Раввин начертал на лбу Голема слово «эмэт», что значит «истина», и получил Голем от своего создателя имя Иосель, и Иосель остался в доме своего создателя, и стал служить ему во всем, безгласный и пучеглазый, денно и нощно, кроме царицы-субботы, когда раввин Лёв вынимал из немого глиняного рта записку с заклинанием и обездвиживал Иоселя. Но однажды в день шабата Лёв, совершив песнопение, забыл о магической формуле. Безумный андроид обезумел еще больше: с яростью он принялся крушить все вокруг, и тогда раввину пришлось уничтожить свое детище. Он стер со лба чудища первую букву заветного слова «истина», и получилось слово «мэт», что значит «смерть». Бесформенной массой, «големом», грянулся Иосель оземь и раскололся на тысячу глиняных черепков. Раввин спрятал жалкие останки под полом или на чердаке синагоги, и с тех пор, сколько ни искали, никто и никогда не видел немого глиняного слугу, вышедшего из повиновения.
К теме о моральной допустимости и опасности эксплуатации искусственных людей через 340 лет после рабби Лёва обратился фантаст Карел Чапек в пьесе
Смерть оказалась сильнее истины, но молва о Големе не умерла: через три века австрийский писатель и банкир Густав Майринк, проживший в Праге 20 лет и сделавший ее туманным фоном для своих романов, сочинил о глиняном истукане экспрессионистский бестселлер. Помнят о Големе и теперь: всевозможные, от мистических до эротических, фигурки и изображения Иоселя — самый популярный артикул на рынке пражского Еврейского квартала, популярнее семисвечников, свитков Торы и каббалистических побрякушек. Классическое изображение Голема — могучий коричневый истукан без шеи — выполнил в конце XIX столетия маститый иллюстратор Микулаш Алеш.
Могила рабби Лёва, скончавшегося в 1609 году, — самая почитаемая и самая посещаемая на Старом еврейском кладбище Праги. У этого надгробного камня иудеи всего мира могут почерпнуть житейскую мудрость и спиритуальную силу. Впрочем, духовная магия имеет универсальный характер: чтобы исполнилась мечта, не обязательно быть ни евреем, ни верующим, каждый вправе оставить у надгробия записку с заветной просьбой. Однако другая легенда предупреждает: эта машина желаний, как Зона в киносценарии братьев Стругацких, исполняет только самые искренние, самые сокровенные мечты.
Два знаменитых гражданина Еврейского квартала, благотворитель Майзель и раввин Лёв, похоронены у дальней стены кладбища в десятке шагов друг от друга, через тропинку. Старое еврейское кладбище — и теперь самый перенаселенный пражский квартал.

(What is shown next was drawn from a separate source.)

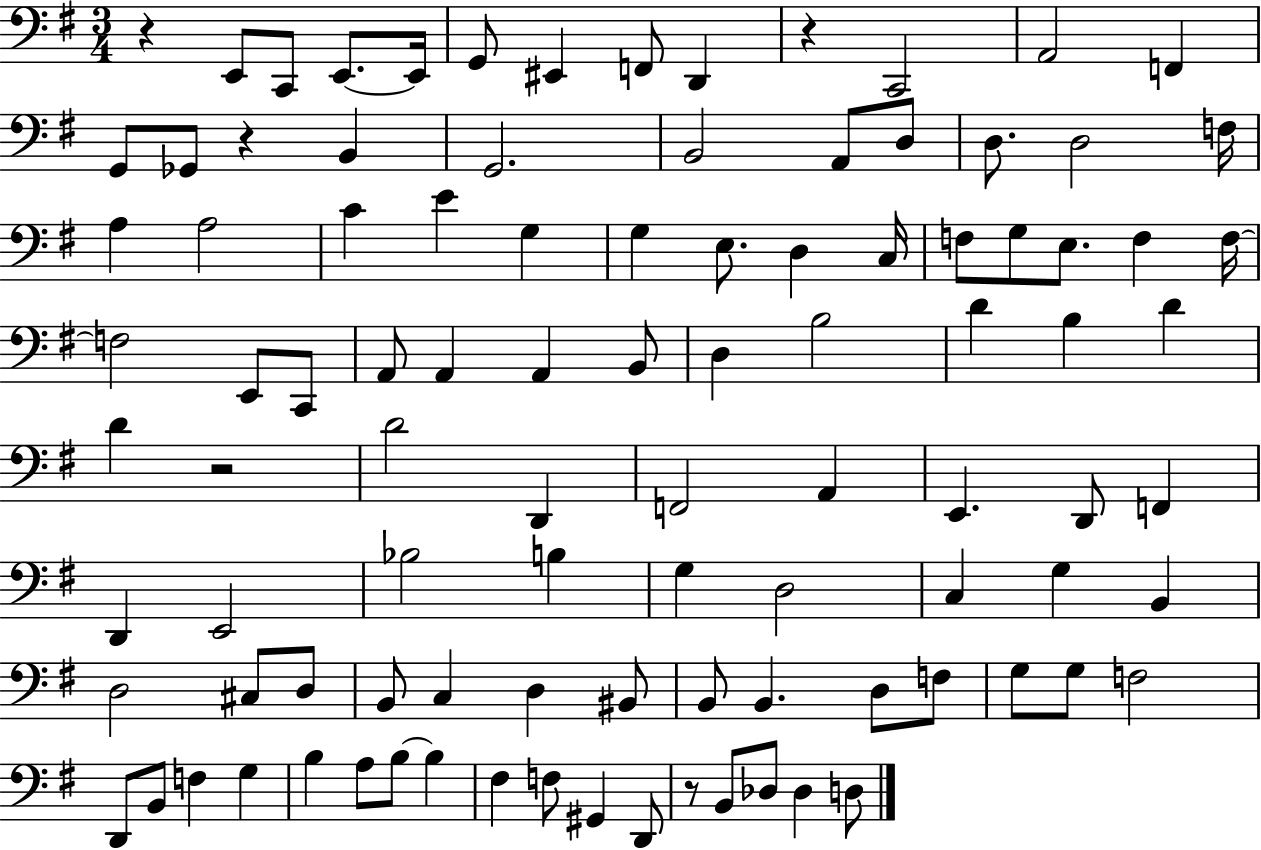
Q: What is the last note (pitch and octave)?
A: D3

На площади в гектар в неимоверной тесноте скучились и сгрудились, наползая и налегая друг на друга, 12 тысяч (по другим данным, 20 тысяч) надгробных камней и больше 100 тысяч захоронений. Места для упокоения в Еврейском квартале не хватало, и с середины XV столетия по конец XVIII века, когда новые захоронения здесь были запрещены, одних мертвецов укладывали поверх других.

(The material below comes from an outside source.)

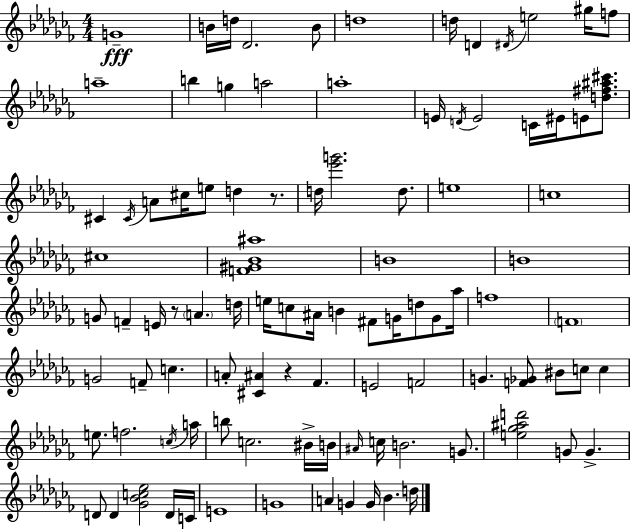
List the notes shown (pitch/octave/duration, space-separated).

Историки насчитывают на кладбище 10 или 12 могильных уровней. Надписи на надгробных камнях — это история пражского гетто и пражского еврейства, и чтение их есть увлекательное занятие для знатоков иврита и идиша. Кое-что может разобрать и безъязыкий: изображение короны на рельефе — символ доброго имени и мудрости, гроздь винограда — знак богатства. Фигурки животных могут означать имена усопших: лев — Иегуда, Арье, олень — Цви, Хирш, волк — Зеев, Вольф, медведь — Дов, Бер. Вот изображение гуся на замшелом надгробье математика, астронома и географа Давида Ганса, автора первой светской книги центральноевропейского иудейства, обширных вольных исторических хроник под названием «Скипетр Давида». Вот могила дочери Иакоба Бассеви, пронырливого ростовщика, сколотившего богатство на махинациях с чеканкой монет, первого иудея, получившего при императорском дворе дворянский титул и родовой щит с голубым львом и восемью красными звездами. Вот самый старый кладбищенский памятник, здесь с 1439 года покоится классик религиозной поэзии евреев-ашкеназов, астролог Авигдор Кара, оставивший стихотворное описание того, самого страшного, пасхального погрома.